I understand that some treatments are expensive. I understand that cutting-edge technology can be expensive as well. That does not excuse the fact that the costs of most medical procedures increase annually at rates sometimes 10 times the rate of inflation, that insurance costs are rising at 10 to 15 percent per year while inflation averages perhaps 2 percent, that pharmaceutical companies are amongst the most profitable of any industry in America, nor why the drugs they sell cost two to three times as much here as elsewhere.
Physicians have always been very well compensated for a profession like no other, requiring more education than most, but nowhere in the world are physicians as highly compensated as they are in America. For all the blame placed on others, on government regulations and such, on frivolous lawsuits, on extraordinary jury awards for malpractice, for all of that, the largest reason for the cost of health care is greed on the part of everyone involved in it. Certain things in life, certain aspects of any decent society, ought to be above the motivation of pure profit.

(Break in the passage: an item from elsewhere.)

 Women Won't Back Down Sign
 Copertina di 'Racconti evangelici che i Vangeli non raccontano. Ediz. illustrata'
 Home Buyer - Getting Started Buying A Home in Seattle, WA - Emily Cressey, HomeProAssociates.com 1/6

Is patient care the main purpose, or is it the time currently allotted for your own physician to make rounds now available for that physician to squeeze more office appointments (more money) into their day? I’m curious as to how this won’t add another expense line to your hospital bill.
Looking at the recent events of Lake Shore Hospital closing and the layoffs at Brooks hospital, and certain titles are being bandied about, titles such as “CEO” and “Boards of Directors” and the like. Doesn’t that sound a bit too much like a manufacturing plant? And when you look at the excesses of those titled individuals, it does seem a tad too close to say, the banking industry, than what the average person expects from a health-care provider. We’re talking about 460 jobs in a county hemorrhaging jobs of late.

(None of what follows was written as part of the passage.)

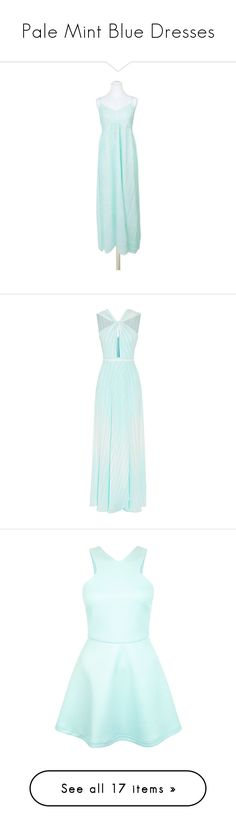 """""""Pale Mint Blue Dresses"""" by tegan-b-riley on Polyvore featuring dresses, blue, maxi dress, mint blue dress, mint lace dresses, mint green lace dress, mint dresses, gowns, sky blue and halston heritage dress"""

People complain about insurance costs, but does anyone ever ask the question as to why insurance costs are rising annually at sometimes five times the rate of inflation? Does anyone look at their profits? Ask anyone knowledgeable about lobbying and they’ll tell you one of the biggest is that industry. It would appear that although the purpose of the insurance industry should be obvious, that every time the insurance industry has to actually pay out they raise their rates.
Of course, that’s not much worse than raising gas prices in the middle of an obvious glut, but this is health care after all. I don’t know about you, but I expect a little more humanism involved.

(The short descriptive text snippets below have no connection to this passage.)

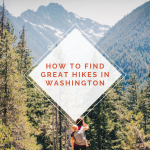How To Find Great Hikes In Washington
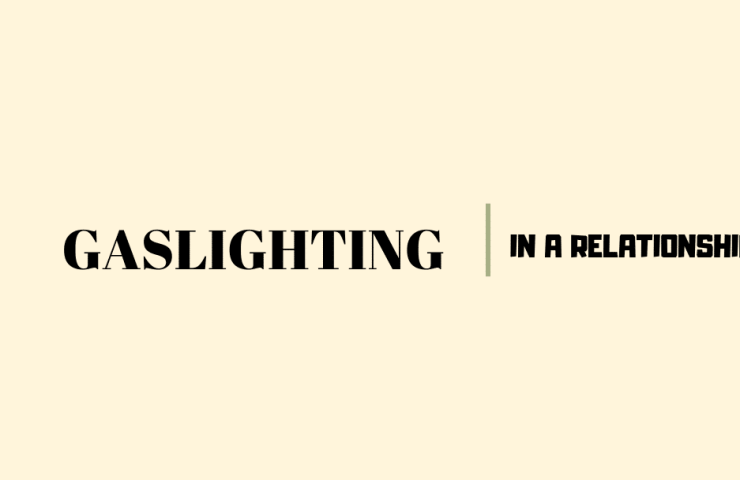 All you need to know about Gaslighting in a Relationship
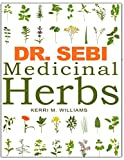 DR. SEBI Medicinal Herbs: Healing Uses, Dosage, DIY Capsules & Where to buy wildcrafted Herbal Plant...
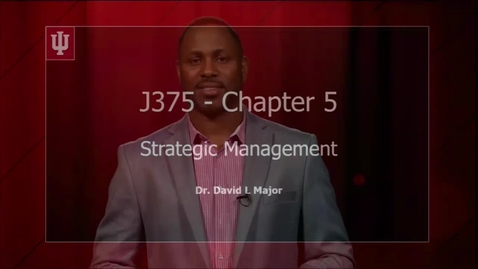 Thumbnail for entry 2016_9_26_J375-StrategicManagement-CH5 (upload 9/26)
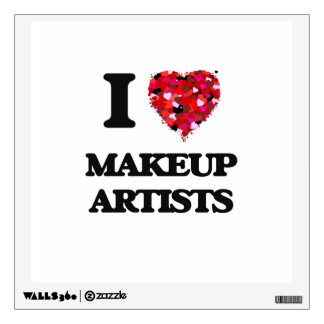 I love Makeup Artists Wall Graphic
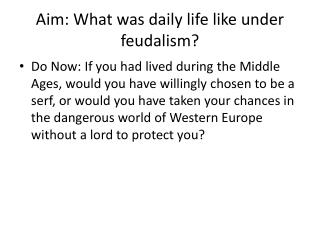 Aim: What was daily life like under feudalism?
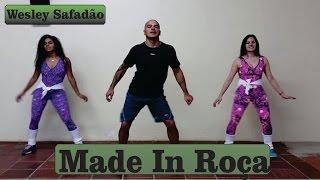 Made In Roça - Wesley Safadão ( Coreografia / Coreography )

Why can I purchase a drug in Canada, made by an American Pharmaceutical company, for one-10th the price it sells for in America? Once again, take a good look at the lobbying costs, and even more so, the advertising costs, for those companies. I have to shake my head at the money spent to advertise a product I can’t get without a prescription!
I do understand that doctors work hard, and perform a needed task for us all. I understand the costs of the education required. But again, in America, even allowing for any and all economic factors, in general American physicians are the richest physicians on the planet. And unfortunately, that attitude spreads throughout the health-care industry, with everyone wanting a larger piece of the pie, from dentists to physical therapists. If you read much about Medicaid frauds, who are the largest offenders, individuals or the doctors treating them?
One can blame the government all they want to. One can blame regulations and ambulance-chasing lawyers all they want to. One can even try to blame so-called “Obamacare,” even though it wasn’t in play during the beginning of the incredible rise in medical costs. However, to do that requires one to totally ignore the business model that has taken over each and every aspect of our health-care system, and the negative drain on our entire economy.
It all boils down to greed on the part of all of the players in the game. The only victims are those in need of care.
Paul Christopher is a Dunkirk resident.